* Problem statement
Count the lines in the records below that contain the word "each", and reply with that number alone.

[BEGIN Records for this task]

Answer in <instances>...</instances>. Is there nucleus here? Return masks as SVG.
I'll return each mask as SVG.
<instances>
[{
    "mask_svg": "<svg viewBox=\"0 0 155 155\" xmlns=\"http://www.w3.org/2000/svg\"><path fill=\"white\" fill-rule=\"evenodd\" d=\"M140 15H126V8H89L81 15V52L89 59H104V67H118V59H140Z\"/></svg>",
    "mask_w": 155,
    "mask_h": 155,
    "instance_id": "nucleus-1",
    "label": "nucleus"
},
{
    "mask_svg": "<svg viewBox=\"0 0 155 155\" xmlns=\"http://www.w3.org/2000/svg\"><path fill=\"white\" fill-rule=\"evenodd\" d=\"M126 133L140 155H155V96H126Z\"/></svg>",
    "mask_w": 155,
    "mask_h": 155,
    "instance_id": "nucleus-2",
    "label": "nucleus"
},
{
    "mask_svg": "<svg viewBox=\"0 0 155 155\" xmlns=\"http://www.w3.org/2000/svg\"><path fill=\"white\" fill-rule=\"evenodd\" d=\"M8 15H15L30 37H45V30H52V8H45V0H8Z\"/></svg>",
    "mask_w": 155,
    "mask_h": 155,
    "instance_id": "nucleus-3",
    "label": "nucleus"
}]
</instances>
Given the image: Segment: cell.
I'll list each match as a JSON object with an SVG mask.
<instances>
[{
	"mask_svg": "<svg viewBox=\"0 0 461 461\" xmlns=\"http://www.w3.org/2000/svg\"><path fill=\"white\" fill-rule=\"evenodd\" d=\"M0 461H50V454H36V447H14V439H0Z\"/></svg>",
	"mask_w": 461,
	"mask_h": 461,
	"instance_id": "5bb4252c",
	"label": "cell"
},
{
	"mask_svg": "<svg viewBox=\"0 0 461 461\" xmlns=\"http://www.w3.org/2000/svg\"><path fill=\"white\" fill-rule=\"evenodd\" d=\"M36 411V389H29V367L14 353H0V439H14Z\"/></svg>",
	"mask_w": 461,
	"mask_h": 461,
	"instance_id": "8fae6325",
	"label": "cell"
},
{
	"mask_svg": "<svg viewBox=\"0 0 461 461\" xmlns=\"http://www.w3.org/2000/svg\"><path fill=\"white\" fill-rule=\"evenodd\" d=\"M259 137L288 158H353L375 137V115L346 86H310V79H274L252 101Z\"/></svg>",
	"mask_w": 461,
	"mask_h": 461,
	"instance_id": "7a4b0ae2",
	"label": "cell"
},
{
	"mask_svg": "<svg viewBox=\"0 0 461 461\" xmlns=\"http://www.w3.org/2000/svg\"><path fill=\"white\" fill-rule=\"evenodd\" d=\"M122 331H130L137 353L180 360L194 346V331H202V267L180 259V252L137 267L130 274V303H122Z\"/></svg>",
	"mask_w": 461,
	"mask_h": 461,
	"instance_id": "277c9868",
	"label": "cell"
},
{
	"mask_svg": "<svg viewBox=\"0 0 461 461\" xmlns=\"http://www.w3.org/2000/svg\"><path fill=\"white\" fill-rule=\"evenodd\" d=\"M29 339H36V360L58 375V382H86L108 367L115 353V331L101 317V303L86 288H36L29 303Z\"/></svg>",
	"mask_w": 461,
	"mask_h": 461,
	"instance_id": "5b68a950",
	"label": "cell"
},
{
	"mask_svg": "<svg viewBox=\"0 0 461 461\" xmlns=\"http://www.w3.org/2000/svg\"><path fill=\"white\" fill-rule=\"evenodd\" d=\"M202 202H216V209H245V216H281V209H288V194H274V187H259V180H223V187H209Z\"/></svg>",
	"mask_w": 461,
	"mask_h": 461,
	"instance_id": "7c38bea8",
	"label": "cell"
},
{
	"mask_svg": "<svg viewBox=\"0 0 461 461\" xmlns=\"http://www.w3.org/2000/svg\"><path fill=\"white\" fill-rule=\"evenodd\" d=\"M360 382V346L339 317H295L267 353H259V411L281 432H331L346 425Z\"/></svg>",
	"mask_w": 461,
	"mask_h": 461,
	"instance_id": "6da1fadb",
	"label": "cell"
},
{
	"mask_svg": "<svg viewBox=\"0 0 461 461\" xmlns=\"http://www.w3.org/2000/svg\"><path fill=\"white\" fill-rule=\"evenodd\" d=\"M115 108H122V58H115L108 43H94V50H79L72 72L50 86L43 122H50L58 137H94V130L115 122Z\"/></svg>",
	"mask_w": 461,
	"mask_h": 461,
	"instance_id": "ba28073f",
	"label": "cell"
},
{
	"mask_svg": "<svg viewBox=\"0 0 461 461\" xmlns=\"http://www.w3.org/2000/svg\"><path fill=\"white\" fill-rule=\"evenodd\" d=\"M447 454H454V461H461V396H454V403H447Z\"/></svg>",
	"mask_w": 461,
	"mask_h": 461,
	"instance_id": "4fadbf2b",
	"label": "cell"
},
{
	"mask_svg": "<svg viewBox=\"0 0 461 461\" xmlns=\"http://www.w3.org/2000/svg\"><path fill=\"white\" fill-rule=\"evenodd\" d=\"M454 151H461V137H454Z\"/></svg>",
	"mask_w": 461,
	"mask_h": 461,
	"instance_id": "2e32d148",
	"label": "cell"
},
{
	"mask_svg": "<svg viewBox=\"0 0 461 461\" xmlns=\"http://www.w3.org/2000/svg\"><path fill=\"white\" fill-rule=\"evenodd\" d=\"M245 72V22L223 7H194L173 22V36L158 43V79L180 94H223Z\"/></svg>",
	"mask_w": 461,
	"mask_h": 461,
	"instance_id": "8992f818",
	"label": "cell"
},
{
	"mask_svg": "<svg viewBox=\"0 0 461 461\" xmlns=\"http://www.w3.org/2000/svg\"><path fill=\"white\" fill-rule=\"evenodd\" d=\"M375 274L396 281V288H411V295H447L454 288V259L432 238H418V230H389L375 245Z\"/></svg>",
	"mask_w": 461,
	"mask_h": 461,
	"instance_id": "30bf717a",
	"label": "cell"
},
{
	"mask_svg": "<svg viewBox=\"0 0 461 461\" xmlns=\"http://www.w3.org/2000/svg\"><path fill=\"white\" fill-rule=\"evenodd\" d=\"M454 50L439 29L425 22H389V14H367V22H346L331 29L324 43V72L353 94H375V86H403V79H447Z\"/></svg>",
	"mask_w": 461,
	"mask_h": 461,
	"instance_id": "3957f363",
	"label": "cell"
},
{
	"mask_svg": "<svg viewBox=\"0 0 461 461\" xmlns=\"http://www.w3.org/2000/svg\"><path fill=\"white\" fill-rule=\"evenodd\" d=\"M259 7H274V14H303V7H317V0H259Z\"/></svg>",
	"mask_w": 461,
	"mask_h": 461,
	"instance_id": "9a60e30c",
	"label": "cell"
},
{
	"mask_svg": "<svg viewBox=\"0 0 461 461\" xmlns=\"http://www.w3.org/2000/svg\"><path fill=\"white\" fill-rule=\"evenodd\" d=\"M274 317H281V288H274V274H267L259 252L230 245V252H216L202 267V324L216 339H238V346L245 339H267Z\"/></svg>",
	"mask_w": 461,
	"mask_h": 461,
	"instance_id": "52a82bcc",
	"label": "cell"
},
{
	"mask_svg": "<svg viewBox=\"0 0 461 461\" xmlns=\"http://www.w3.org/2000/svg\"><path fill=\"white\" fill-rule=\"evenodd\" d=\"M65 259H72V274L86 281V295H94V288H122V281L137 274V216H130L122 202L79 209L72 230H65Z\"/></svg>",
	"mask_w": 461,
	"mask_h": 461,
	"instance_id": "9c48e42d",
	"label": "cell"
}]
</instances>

[END Records for this task]

* Solution for this problem
2